European Commission published its decision on the ISU case – And its possible effects on grassroots
The European Commission published its decision on the case regarding the International Skating Union (ISU) on the 8th of December. In its decision, it states: “International Skating Union rules imposing severe penalties on athletes participating in speed skating competitions that are not authorised by the ISU are in breach of EU antitrust law. The ISU must now change these rules.”
According to the Commission, these eligibility rules restrict competition, and “enable the ISU to pursue its own commercial interests to the detriment of athletes and organisers of competing events. In particular, the Commission considers that the ISU eligibility rules restrict the commercial freedom of athletes who are prevented from participating in independent skating events. Furthermore, the Commission is of the opinion that these rules prevent independent organisers from putting together their own speed skating competitions.”
Sporting rules set up by sports federations are subject to EU antitrust rules when the body setting the rules, or the companies and persons affected by the rules, are engaged in an economic activity. Two Dutch speed skaters Mark Tuitert and Niels Kerstholt, made a complaint to the Commission on the international governing body of speed and figure skating, as they were not able to participate in an event in Dubai, which the ISU had not preauthorised because of possible integrity risks. According to the rules of the ISU, it can sanction the athletes if they participate in an event, which is not preauthorised by the ISU. The athletes found this restricting their commercial freedom.
How can it affect grassroots sport and the European Sports Model?

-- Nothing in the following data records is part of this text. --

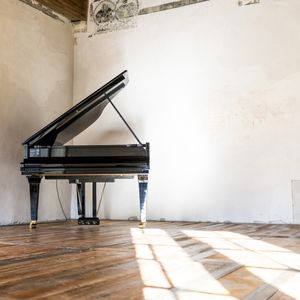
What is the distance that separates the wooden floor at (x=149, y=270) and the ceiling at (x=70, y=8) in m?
4.00

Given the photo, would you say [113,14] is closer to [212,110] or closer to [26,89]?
[26,89]

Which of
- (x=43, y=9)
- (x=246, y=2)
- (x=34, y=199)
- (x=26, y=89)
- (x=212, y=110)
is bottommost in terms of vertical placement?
(x=34, y=199)

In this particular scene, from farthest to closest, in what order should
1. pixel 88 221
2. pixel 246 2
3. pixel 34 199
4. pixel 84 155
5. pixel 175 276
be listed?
pixel 246 2, pixel 88 221, pixel 34 199, pixel 84 155, pixel 175 276

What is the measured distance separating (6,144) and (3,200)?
0.64 meters

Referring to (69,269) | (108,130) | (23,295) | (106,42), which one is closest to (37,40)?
(106,42)

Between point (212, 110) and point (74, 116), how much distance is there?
191 cm

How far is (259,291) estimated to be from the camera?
1.30 m

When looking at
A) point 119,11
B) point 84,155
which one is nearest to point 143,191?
point 84,155

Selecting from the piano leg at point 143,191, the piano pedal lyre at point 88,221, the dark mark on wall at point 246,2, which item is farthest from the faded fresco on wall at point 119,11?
the piano pedal lyre at point 88,221

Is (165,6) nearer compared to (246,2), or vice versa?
(246,2)

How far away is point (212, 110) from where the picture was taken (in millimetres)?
5273

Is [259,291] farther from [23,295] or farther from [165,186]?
[165,186]

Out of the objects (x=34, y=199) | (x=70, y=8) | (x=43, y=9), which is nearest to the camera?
(x=34, y=199)

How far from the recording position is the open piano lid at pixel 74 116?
159 inches
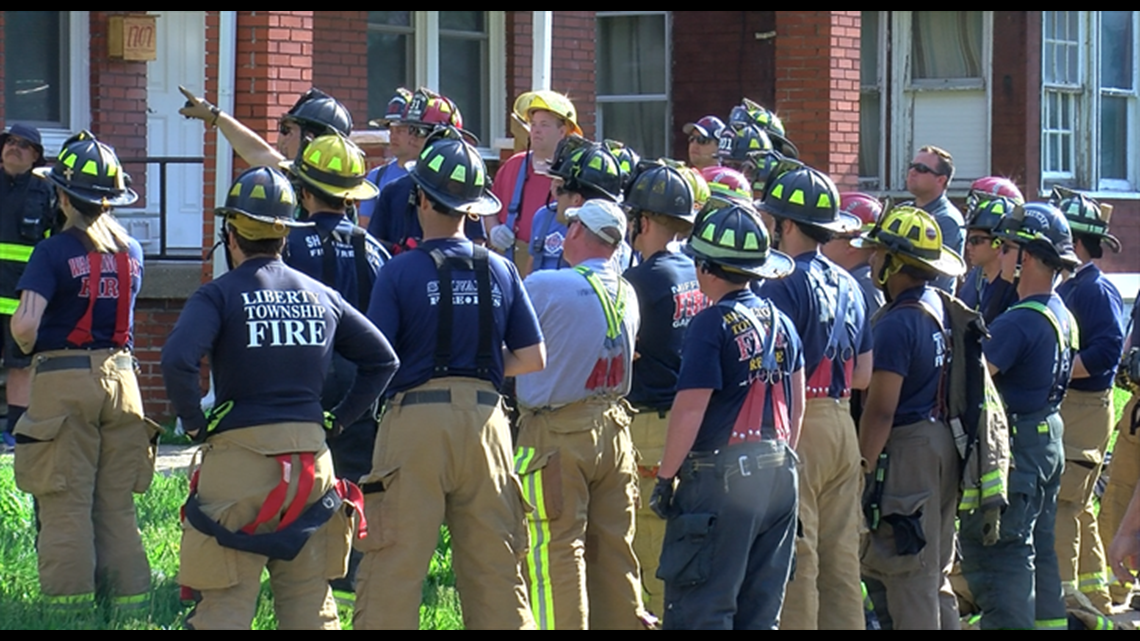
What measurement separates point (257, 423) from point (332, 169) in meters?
1.67

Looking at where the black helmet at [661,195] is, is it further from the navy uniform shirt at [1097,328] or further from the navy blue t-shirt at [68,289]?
the navy uniform shirt at [1097,328]

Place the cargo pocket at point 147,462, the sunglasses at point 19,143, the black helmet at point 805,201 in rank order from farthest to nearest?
1. the sunglasses at point 19,143
2. the cargo pocket at point 147,462
3. the black helmet at point 805,201

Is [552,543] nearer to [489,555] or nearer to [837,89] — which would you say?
[489,555]

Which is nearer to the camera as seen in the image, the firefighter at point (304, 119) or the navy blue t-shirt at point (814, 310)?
the navy blue t-shirt at point (814, 310)

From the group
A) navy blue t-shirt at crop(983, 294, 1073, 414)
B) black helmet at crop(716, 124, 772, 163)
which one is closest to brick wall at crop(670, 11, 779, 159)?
black helmet at crop(716, 124, 772, 163)

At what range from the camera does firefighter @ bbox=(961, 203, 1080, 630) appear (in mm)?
7449

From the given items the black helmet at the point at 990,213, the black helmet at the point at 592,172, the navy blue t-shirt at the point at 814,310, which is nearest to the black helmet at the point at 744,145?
the black helmet at the point at 990,213

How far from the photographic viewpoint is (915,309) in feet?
22.8

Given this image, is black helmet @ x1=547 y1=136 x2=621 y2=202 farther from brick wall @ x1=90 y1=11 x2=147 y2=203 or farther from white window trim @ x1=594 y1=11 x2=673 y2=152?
white window trim @ x1=594 y1=11 x2=673 y2=152

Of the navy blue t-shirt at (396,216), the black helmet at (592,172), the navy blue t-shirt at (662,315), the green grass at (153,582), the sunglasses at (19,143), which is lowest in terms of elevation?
the green grass at (153,582)

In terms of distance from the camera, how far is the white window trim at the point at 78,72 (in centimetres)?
1323

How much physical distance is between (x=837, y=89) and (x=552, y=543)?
30.5ft

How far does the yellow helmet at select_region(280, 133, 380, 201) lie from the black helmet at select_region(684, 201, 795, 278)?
5.33 ft

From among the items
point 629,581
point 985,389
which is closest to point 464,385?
point 629,581
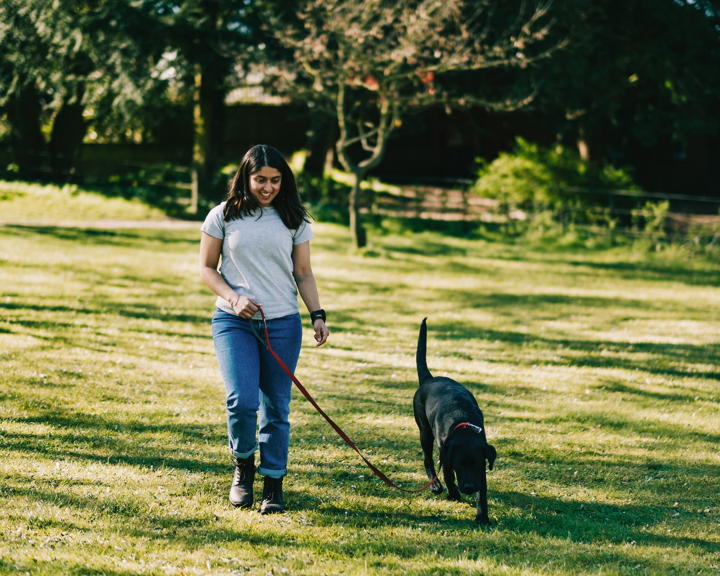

The ISU case can also have an impact on the organised sport, and to its grassroots level, and thus many international governing bodies of sport are following the case carefully. The case has its link to the commercialisation of sport, as well as to the power of international sport governing bodies to decide on the rules of their own sport. The international governing bodies have the right and responsibility to decide on the rules and regulations of its sport. With these rules and regulations, it is possible to have a common playing field for sport competitions in each sport. These rules also play an important role in athletes' careers - they protect their health and safety and the integrity of competitions. If this right is questioned in future and sport is seen as an economic activity, it might open the market more than so far. In the worst case, this might lead to multiple governing bodies in each sport, all with their own titles and champions.
From the grassroots sport point of view, and especially concerning its funding, we can see there a threat. Would the private organisers of the competitions contribute to the financing of grassroots sport in the same way, as does the internal solidarity mechanism of sport? This is a million euro question. IOC President Thomas Bach raised this issue when he was speaking in Brussels to the Sport Ministers of the EU Member States at the Council meeting in the end of November. He called on Europe to respect and preserve the European Sports Model. “It is my sincere hope that we do not lose sight of the important social role of sport by equating it with commercial sports business. We are deeply concerned about certain interpretations of the European treaty and EU competition law with regard to sports,” he said. “If everything in Europe is looked at only from a business perspective, the social value of sport is lost. Sport is about so much more than business,” he added.
Even though the European Commission made its decision, the case might continue. ISU can appeal against it to the European Court of Justice. ENGSO, along with the international sport movement will eagerly follow how the case unfolds.